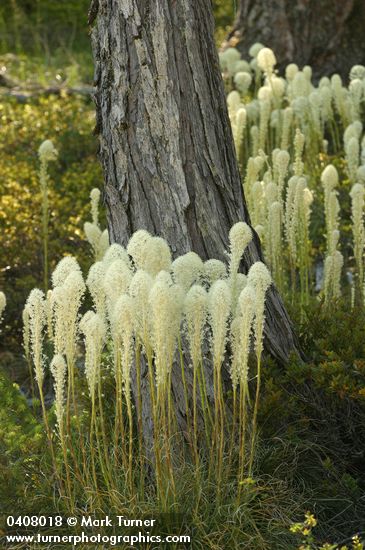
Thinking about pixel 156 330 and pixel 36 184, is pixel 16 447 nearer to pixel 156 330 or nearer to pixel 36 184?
pixel 156 330

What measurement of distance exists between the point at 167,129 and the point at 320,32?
641cm

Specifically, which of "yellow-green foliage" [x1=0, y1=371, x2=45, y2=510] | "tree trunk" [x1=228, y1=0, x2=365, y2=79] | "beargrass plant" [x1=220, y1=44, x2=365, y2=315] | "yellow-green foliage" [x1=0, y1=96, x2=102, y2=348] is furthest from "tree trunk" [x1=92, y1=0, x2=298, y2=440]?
"tree trunk" [x1=228, y1=0, x2=365, y2=79]

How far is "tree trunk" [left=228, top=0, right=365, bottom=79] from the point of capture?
10438 mm

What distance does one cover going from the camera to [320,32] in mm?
10492

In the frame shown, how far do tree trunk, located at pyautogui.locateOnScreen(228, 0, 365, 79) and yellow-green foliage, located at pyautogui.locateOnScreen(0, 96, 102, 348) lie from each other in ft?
7.87

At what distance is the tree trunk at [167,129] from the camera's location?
459 cm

### Task objective
Extract each line from the entries above that contains the word "green".

### Written solution
Specifically, which of "yellow-green foliage" [x1=0, y1=371, x2=45, y2=510] | "tree trunk" [x1=228, y1=0, x2=365, y2=79] | "beargrass plant" [x1=220, y1=44, x2=365, y2=315] | "yellow-green foliage" [x1=0, y1=96, x2=102, y2=348] is furthest from "tree trunk" [x1=92, y1=0, x2=298, y2=440]?
In the frame shown, how far do tree trunk, located at pyautogui.locateOnScreen(228, 0, 365, 79) and yellow-green foliage, located at pyautogui.locateOnScreen(0, 96, 102, 348) lie from each other in ft?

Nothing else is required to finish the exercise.